Wspaniale rozegrała aktorka scenę z Ofelią, te wszystkie "idź do klasztoru" brzmiały jak pasaże z Ravela. I czuło się tu wiedzę kobiety o kobietach.
Ale ta sama kobiecość spowodowała, że brakło jakiejś iskry w scenie z matką, brakło nuty kazirodczego pociągu (i stąd wściekłej zazdrości), który ostatnio tak przejmująco zasugerował Derek Jacoby w spektaklu BBC, a przedtem Laurence O1ivier w filmie. O1ivier zresztą, jak się zwierza w pamiętnikach, miał szczególną sytuację: w roli matki występowała 28-letnia aktorka, dziesięć lat młodsza od swojego ekranowego syna! Trudno, żeby taka dwuznaczność iskrzyła się między dwiema aktorkami, które znają się jak łyse konie (jeśli można tak wyrazić się o aktorkach), chociaż obie są znakomitościami.

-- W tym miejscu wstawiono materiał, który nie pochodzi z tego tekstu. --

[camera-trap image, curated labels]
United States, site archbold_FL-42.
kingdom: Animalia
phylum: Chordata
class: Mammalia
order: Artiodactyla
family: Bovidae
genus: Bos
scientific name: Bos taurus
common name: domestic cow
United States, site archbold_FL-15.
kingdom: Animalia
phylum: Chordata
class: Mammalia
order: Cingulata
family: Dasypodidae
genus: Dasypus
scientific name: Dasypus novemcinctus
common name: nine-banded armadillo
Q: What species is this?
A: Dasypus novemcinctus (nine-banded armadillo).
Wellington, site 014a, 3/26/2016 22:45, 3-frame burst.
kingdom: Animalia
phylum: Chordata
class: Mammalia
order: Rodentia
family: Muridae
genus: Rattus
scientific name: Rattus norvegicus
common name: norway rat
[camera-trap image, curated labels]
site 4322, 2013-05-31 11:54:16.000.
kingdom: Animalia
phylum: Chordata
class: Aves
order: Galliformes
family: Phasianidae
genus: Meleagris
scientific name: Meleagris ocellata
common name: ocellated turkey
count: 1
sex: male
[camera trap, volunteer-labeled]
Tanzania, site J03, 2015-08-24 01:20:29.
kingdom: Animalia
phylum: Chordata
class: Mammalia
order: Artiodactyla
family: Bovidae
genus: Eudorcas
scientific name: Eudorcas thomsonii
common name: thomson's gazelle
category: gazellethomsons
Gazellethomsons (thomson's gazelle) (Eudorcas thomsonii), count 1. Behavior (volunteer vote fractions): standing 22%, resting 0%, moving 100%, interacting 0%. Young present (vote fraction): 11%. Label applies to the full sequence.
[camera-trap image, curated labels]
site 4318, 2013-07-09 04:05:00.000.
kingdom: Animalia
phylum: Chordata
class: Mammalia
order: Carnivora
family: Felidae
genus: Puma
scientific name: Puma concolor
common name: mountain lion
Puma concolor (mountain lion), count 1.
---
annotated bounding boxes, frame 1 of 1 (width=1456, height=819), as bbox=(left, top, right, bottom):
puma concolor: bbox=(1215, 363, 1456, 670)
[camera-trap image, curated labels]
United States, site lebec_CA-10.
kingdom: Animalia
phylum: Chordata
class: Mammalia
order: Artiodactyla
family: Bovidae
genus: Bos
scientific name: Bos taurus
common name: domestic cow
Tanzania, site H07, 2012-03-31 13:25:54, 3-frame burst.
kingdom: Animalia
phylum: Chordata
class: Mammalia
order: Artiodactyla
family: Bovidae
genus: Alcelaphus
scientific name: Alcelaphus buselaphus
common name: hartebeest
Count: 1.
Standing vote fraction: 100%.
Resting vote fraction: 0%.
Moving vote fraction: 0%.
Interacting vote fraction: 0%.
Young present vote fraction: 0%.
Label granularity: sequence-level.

A jak to widział Andrzej Wajda? Wydaje się, że jako reżyser starał się, i to w sposób perfidny, byśmy zapomnieli, że Hamleta gra aktorka, że czarny kostium księcia okrywa ponętne ciało kobiece. Ten pocałunek króla-stryja, po którym Hamlet wyciera sobie usta, to nie był pocałunek Judasza, ale roznamiętnionego mężczyzny, który dusi swój pociąg - do kogo? do pełnego wdzięku chłopca? czy do aktorki, która go wciela? I odwrotnie: te zbliżenia Hamleta do przyjaciół, przytulanie się, objawianie przyjaźni całym ciałem - niewinna, kiedy Hamleta gra Smoktunowski - tu nagle stają się drastyczne, o krok od nieprzyzwoitości. Czy to nie sygnał: pamiętajcie, w tym kostiumie jest kobieta i ona reaguje na mężczyzn jak kobieta?
Ale mimo tych osobliwości "Hamlet" jeszcze raz zwyciężył. Jako sztuka, której bogactwu nic nie dorówna. W każdym razie, panowie patrzyli zafascynowani.